One notable start-up working to reduce healthcare costs is New York-based Audicus, an online seller of affordable hearing aids that range from $299 to $699. Those are incredible numbers considering hearing aids can run into the thousands of dollars. In fact, the company says since launching 10 months ago it has saved customers more than $1.5 million and grown to a run rate of more than $1 million a year.
Kinsa, another New York start-up, is currently well on its way to a successful crowdfunding campaign on Indiegogo. Its first product is "the world's smartest thermometer," a slim device that doesn't have a battery, display, or processor, but instead harnesses the technology in your smartphone. The Kinsa Smart Thermometer and the free accompanying Kinsa mobile app let you track an illness history to share with your doctor, find open appointments at nearby clinics, and see on a map where the most people are coming down with fevers. The idea is that if people are more informed about what sicknesses are going around they will be better able to avoid them.
There's also HealthTap, an online and mobile platform through which you can ask a network of 35,000 doctors medical questions for free. You can follow questions and answers that relate to specific medical concerns, follow the answers given by particular physicians and even store and share medical documents with your doctor in a private and HIPAA-secure conversation.
Esther Dyson is one prominent angel who has invested in HealthTap. Check out why she says healthcare start-ups are the next great innovators as well as 17 game-changing health start-ups.
It turns out that men spend $600 to $700 more a month than women, specifically on things like alcohol, entertainment, eating out, and gas. However, women outpace men by 21 percent when it comes to spending on clothes and apparel.

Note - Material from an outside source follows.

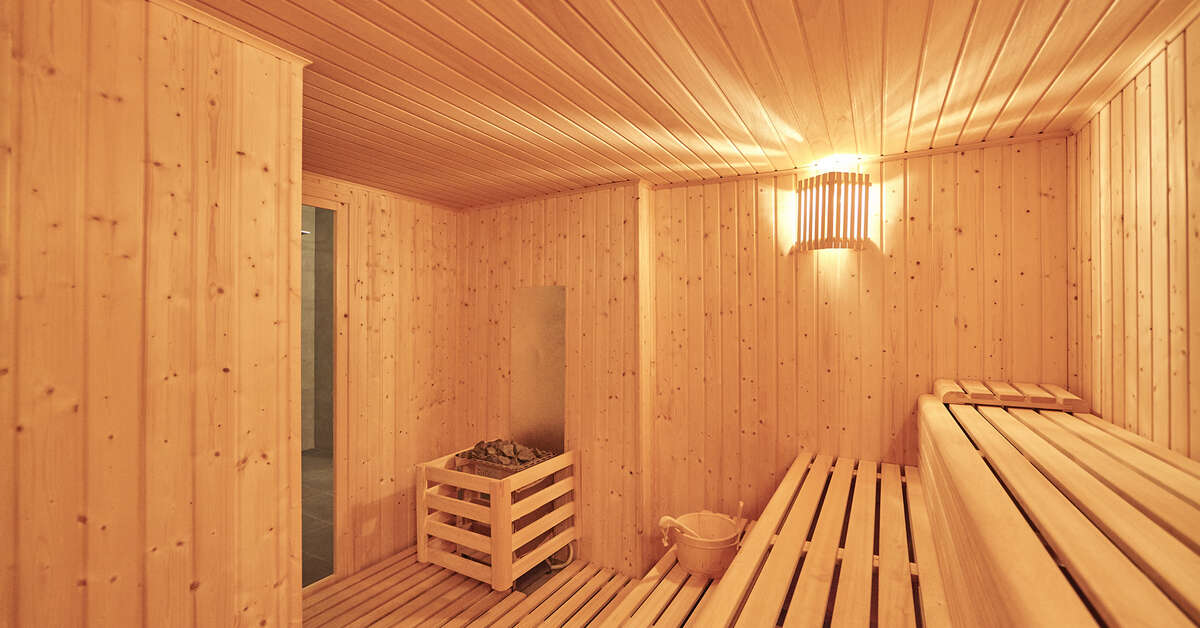 Een foto van de faciliteiten bij Hotel Principe Wellness & Spa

That said, if you're thinking about gender-specific marketing, a recent Nielsen report says "women will control two-thirds of the consumer wealth in the U.S. over the next decade and be the beneficiaries of the largest transference of wealth in our country's history."
If you want access to the dollars females are spending, video is a great medium in which to invest. Compared to men, U.S. women watch more video and spend more time online, representing the majority of visitors to career, shopping, and social media sites.

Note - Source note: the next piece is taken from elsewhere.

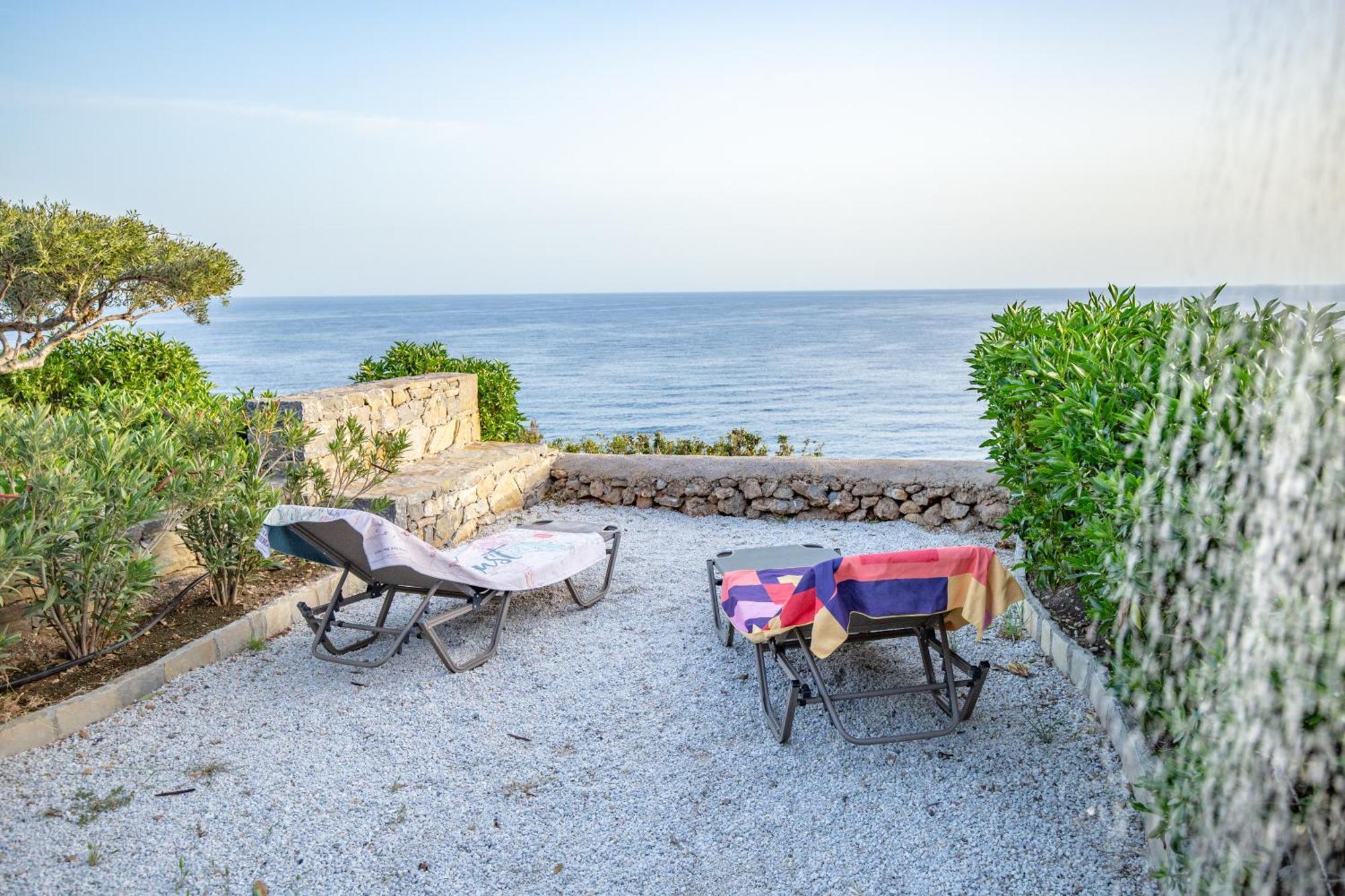 Ferma Solaris Apartments Agia Fotia  Luaran gambar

Nielsen also gives advice on how marketing should be slanted to resonate with women. The research firm advises:
"Women remember more and differently than men do, so talk to both her emotional and rational sides and acknowledge her attention to detail. Layering emotional decision-making opportunities with rational information will increase purchase intent and will have strong 'sticking' power. According to Nielsen NeuroFocus, the female brain is programmed to maintain social harmony, so messaging should be positive and not focus on negative comparisons or associations."
As a true indication that the economy is recovering, Intuit found that Americans have become 47 percent more generous than they were in 2009, specifically when it comes to buying gifts and making charitable donations.

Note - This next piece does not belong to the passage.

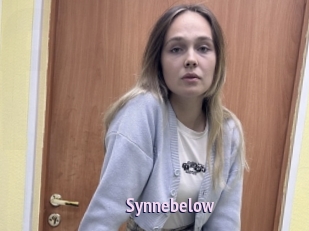 Synnebelow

One notable start-up in this space is Wrapp, a social gift-giving app that lets you give free and paid gift cards to Facebook friends. The free gift cards typically are for a few dollars to spend at retailers such as Gap or Sephora and if you want, you can add more funds onto them to make it a more significant gift.
Wrapp, which is headquartered in Stockholm, Sweden but staffs an office in San Francisco, now boasts more than a million users.